Hanuang.com – Komitmen memperkuat kemandirian fiskal daerah tidak cukup diwujudkan melalui kebijakan di dalam ruang pemerintahan. Bagi Pemerintah Kabupaten Lampung Selatan, langkah itu juga harus dibangun melalui kolaborasi, pertukaran gagasan, dan jejaring antardaerah yang mampu melahirkan berbagai inovasi baru.
Semangat itulah yang dibawa Bupati Lampung Selatan, Radityo Egi Pratama, saat mengikuti Dialog Otonomi Daerah dalam rangka Hari Ulang Tahun (HUT) ke-26 Asosiasi Pemerintah Kabupaten Seluruh Indonesia (Apkasi) di Convention Hall, Kabupaten Deli Serdang, Provinsi Sumatra Utara, Kamis (2/7/2026).
Forum yang dibuka secara resmi oleh Wakil Menteri Dalam Negeri Republik Indonesia, Bima Arya Sugiarto, tersebut menjadi ajang berkumpulnya para bupati dari seluruh Indonesia untuk membahas arah penguatan otonomi daerah di tengah tantangan fiskal yang semakin dinamis.

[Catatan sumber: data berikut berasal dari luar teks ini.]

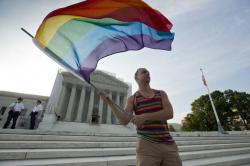 Gay rights advocate Vin Testa waves a rainbow flag in front of the U.S. Supreme Court.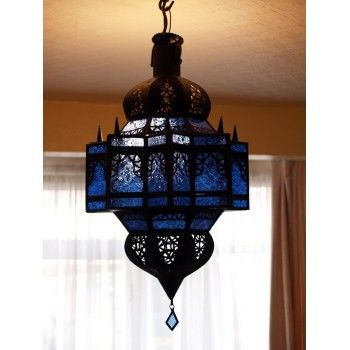 Moroccan Lantern - ML1 Blue£ 60.00 Moroccan lantern with blue panels in a dark coloured frame. The metal frame has been perforated in a traditonal Moroccan style to create a very effective diffusion of light when the lantern is lit. Approx Length: 55 cm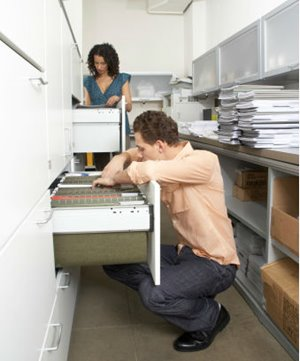 Man and woman search for files in a large laboratory filing cabinet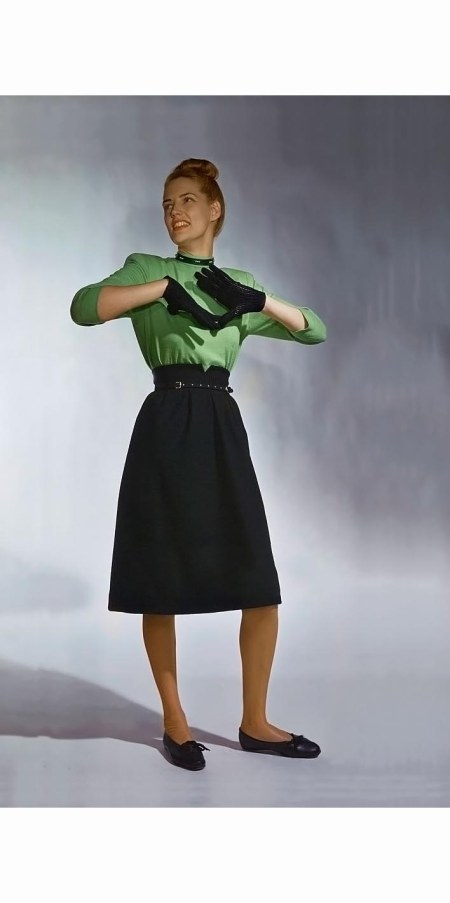 model-in-green-turtleneck-wool-jersey-blouse-with-a-dirndl-front-black-wool-skirt-both-by-majestic-serge-balkin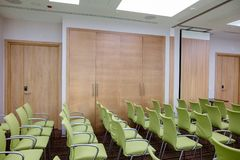 Concert hall with stylish green chairs, wooden cabinets and door. Side view shot of concert hall with stylish green chairs, wooden cabinets and door Stock Image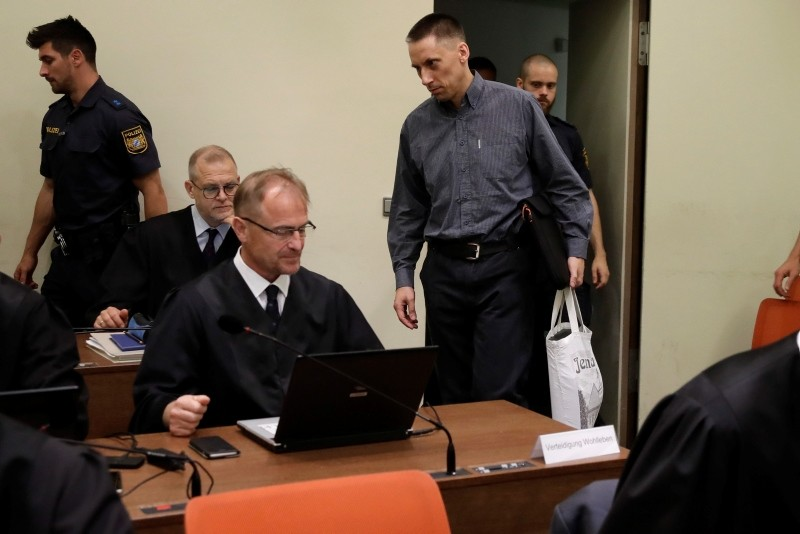 In this June 5, 2018 file photo defendant Ralf Wohlleben, center with white bag, arrives for his trial and the trial against terror suspect Beate Zschaepe in the court room in Munich, Germany. (AP Photo)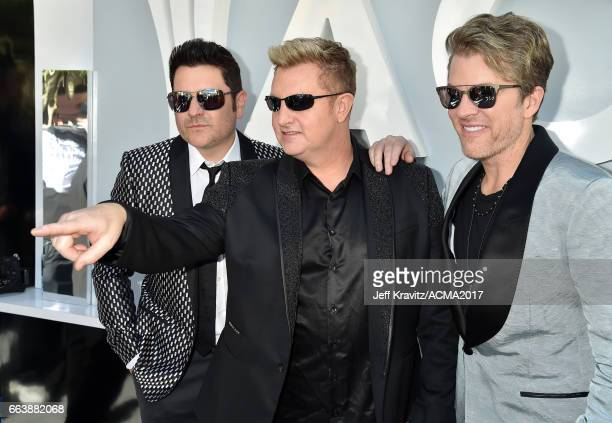 Recording artists Jay DeMarcus Gary LeVox and Joe Don Rooney of Rascal Flatts attend the 52nd Academy Of Country Music Awards at Toshiba Plaza on...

Tidak sekadar menjadi agenda seremonial, dialog tersebut berkembang menjadi ruang strategis untuk merumuskan berbagai langkah dalam meningkatkan daya saing daerah, memperkuat sinergi antarpemerintah kabupaten, hingga membangun kolaborasi menghadapi tantangan pembangunan yang semakin kompleks.
Salah satu isu utama yang mengemuka adalah semakin terbatasnya ruang fiskal daerah akibat kebijakan efisiensi anggaran. Kondisi itu menuntut setiap pemerintah daerah lebih adaptif dan inovatif dalam mengoptimalkan Pendapatan Asli Daerah (PAD), meningkatkan efektivitas belanja, sekaligus membuka peluang kerja sama lintas daerah.
Bupati Lampung Selatan, Radityo Egi Pratama, menilai Dialog Otonomi Daerah menjadi wadah penting bagi pemerintah kabupaten untuk saling bertukar pengalaman sekaligus mencari solusi atas berbagai persoalan pembangunan yang dihadapi daerah.
“Apkasi menjadi ruang kolaborasi bagi pemerintah kabupaten untuk saling belajar, berbagi pengalaman, dan memperkuat sinergi. Berbagai inovasi yang lahir dari forum ini diharapkan dapat menjadi referensi dalam meningkatkan kualitas pelayanan publik serta mempercepat pembangunan di Kabupaten Lampung Selatan,” ujar Bupati Egi.
Menurut Egi, penguatan jejaring antardaerah merupakan modal penting dalam membangun kemandirian fiskal yang berkelanjutan. Melalui kolaborasi tersebut, setiap daerah dapat saling mengadopsi praktik-praktik terbaik dalam mengelola potensi ekonomi, memperluas sumber pendapatan, serta meningkatkan kualitas tata kelola pemerintahan.
Selama 26 tahun, Apkasi telah menjadi organisasi strategis yang memperjuangkan kepentingan pemerintah kabupaten di seluruh Indonesia. Organisasi ini tidak hanya memperkuat kerja sama antardaerah, tetapi juga mendorong lahirnya tata kelola pemerintahan yang semakin efektif, adaptif, dan responsif terhadap kebutuhan masyarakat.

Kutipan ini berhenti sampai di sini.